In 1898 French Chef Auguste Escoffier introduced a system of organizing professional kitchens in London which were very similar to the military. It was called the ‘Brigade System.’
Many have credited this system to be the reason for the masculine kitchen culture that we see in today’s time. Men often tried to differentiate their professional cooking from the homemade ‘feminine’ variety that existed at the same time. Years later, this gendering of the kitchen has evolved into a threat of feminization in modern professional kitchens. There has been a rendering of the kitchen! We have put the label of masculine and feminine on individual foods as well.
women are connected to chocolate while a man’s domain often includes THE MAIN COURSES.

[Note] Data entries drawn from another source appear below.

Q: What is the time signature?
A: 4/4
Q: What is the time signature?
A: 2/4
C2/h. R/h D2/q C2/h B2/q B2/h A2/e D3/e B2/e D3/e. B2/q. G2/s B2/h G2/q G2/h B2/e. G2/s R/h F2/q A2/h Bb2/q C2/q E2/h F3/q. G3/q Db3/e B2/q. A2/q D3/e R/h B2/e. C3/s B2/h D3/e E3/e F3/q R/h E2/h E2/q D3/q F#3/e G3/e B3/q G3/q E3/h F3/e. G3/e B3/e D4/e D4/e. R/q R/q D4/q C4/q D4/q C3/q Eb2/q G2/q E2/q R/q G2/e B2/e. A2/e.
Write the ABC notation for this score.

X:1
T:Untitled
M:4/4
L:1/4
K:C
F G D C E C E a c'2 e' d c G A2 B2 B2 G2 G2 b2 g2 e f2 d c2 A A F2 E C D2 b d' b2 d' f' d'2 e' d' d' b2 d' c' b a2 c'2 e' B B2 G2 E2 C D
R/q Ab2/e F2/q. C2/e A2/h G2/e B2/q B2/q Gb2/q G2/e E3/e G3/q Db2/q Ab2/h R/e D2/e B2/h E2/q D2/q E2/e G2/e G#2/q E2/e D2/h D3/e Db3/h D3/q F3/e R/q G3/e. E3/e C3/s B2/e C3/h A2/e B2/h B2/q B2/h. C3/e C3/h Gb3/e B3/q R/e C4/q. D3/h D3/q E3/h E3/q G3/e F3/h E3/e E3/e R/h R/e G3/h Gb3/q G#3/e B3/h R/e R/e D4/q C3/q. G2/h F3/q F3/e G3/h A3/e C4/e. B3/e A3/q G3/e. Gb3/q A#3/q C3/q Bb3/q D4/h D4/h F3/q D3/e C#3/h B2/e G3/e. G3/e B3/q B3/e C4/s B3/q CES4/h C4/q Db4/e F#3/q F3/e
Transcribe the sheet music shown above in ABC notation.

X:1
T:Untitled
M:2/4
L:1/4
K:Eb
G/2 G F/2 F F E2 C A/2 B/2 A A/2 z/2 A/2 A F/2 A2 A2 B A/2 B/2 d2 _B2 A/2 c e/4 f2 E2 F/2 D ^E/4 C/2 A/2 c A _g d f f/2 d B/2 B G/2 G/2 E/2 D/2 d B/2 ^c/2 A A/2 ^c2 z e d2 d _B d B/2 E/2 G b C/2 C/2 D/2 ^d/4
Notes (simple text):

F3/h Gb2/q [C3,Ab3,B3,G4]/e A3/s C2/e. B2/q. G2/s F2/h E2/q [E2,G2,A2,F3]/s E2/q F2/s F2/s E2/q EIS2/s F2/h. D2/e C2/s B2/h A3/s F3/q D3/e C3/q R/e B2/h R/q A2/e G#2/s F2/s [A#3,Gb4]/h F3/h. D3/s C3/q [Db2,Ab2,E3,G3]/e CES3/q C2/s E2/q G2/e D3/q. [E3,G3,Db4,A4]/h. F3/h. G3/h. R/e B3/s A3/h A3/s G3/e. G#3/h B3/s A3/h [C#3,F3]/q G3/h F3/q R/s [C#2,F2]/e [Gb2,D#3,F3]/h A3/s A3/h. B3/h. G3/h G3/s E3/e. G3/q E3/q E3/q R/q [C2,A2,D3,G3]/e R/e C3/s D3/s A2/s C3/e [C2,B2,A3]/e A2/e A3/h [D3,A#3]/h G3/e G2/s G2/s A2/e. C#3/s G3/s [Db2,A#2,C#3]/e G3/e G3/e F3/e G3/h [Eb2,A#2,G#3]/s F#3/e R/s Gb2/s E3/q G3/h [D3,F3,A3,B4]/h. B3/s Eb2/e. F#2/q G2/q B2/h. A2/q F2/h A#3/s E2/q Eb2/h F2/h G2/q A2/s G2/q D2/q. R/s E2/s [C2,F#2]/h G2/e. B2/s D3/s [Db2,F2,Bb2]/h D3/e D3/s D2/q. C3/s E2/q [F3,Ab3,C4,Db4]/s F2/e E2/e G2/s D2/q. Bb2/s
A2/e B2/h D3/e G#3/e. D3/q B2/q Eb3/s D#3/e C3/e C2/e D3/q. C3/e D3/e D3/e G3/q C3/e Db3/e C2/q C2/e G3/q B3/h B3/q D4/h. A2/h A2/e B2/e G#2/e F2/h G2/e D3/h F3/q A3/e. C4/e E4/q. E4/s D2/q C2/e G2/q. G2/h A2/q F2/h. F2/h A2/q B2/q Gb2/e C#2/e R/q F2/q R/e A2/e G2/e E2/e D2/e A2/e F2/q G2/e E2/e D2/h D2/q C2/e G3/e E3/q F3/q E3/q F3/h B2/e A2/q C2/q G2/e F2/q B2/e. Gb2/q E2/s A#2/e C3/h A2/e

This also has an impact on why women can carve a niche for themselves in the dessert industry, but still have a hard time nudging their way into mainstream kitchens. Despite that, the 2010 StarChefs Salary Report states that male pastry chefs receive 27% more pay than their female equivalents.
Flipping The Narrative
There are many women in the industry now. They are just not visible in the media that we consume. To quote Sridevi’s character, ‘Shashi’ from the movie English Vinglish,
“When a man cooks, it is an art. But when a woman cooks it is her duty.”
However, does this mean that there is no future for women in the cooking industry? Of course not. Many women have been blazing a trail with their brilliant takes on food couture. This has led them into the upper echelons of the world of gourmet dining.
With many cookbooks to her name, Julia Child has become a household name that inspires many women to step into professional hospitality roles. Anahita Dhondi, the chef manager at SodabottleOpenerwala has won many accolades for the brilliance in the field. She has introduced the hitherto obscure Parsi cuisine into the restaurant industry. Mitali Gupta’s Bombaykery introduced unconventional flavors. Le 15 Patisserie by Pooja Dhingra earned her the moniker of the ‘macaron queen,’ and Megha Kohli at Lavaash by Saby has helped the restaurant become a top-tier eatery in India.
Besides, the ability to go independent and sell online has given many women both the platform as well as the flexibility they need.
It is time we start talking about the women in the kitchens again, so we can reclaim the space—this time, on a professional level!